La France a rétabli ses finances publiques

excedent structurel

Les médias nous abreuvent de chiffres à propos de la dette et du déficit public, mais  ne commentent jamais les statistiques complètes.

Pourtant, la Commission européenne ainsi que les marchés, n’ont pas seulement un oeil sur le déficit public courant, mais aussi sur le déficit structurel qui corrige le premier  des effets de la récession.

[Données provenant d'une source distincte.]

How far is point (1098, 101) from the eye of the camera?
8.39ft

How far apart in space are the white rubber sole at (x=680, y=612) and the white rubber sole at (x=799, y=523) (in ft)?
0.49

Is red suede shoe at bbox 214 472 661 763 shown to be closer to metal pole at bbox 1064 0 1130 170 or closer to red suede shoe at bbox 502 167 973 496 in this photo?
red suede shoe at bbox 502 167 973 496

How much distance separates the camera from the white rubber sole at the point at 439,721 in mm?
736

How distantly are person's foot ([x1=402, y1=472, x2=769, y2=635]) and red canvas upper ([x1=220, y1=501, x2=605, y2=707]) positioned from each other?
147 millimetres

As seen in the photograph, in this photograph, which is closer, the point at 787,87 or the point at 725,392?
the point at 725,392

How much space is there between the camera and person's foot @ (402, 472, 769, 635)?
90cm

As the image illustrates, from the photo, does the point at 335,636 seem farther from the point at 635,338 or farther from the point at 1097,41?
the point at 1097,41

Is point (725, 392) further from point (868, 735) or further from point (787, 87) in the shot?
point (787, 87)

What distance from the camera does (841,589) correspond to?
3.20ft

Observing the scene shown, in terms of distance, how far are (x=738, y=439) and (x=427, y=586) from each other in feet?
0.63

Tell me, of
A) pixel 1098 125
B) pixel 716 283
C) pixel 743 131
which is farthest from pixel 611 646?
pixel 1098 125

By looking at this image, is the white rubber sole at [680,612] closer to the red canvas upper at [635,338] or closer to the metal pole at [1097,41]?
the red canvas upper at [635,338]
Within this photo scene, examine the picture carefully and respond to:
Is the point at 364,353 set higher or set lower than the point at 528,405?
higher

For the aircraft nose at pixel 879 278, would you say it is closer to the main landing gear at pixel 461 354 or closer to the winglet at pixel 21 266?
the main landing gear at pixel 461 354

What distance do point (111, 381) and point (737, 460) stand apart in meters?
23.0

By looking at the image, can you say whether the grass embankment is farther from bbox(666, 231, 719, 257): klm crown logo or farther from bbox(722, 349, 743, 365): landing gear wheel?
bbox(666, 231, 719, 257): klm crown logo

Or, de ce côté là, il y a du mieux.

En effet, d’après les estimations de la Commission européenne et de l’OFCE, le déficit structurel serait ramené à -1,9% du PIB en 2013, contre +0,4% en Allemagne et -1,3% dans la zone euro.

Entre 2007 et 2013, l’effort français de réduction du déficit (2,5% du PIB) a été 3 fois plus intense qu’ailleurs dans la zone euro.

Allons un peu plus loin et retranchons des dépenses publiques celles qui correspondent à des acquisitions d’actifs productifs, c’est-à-dire de l’investissement public (3,1% du PIB). D’un déficit, on passe alors à un excédent (+1,2% du PIB), peu éloigné de celui de l’Allemagne (+1,9%).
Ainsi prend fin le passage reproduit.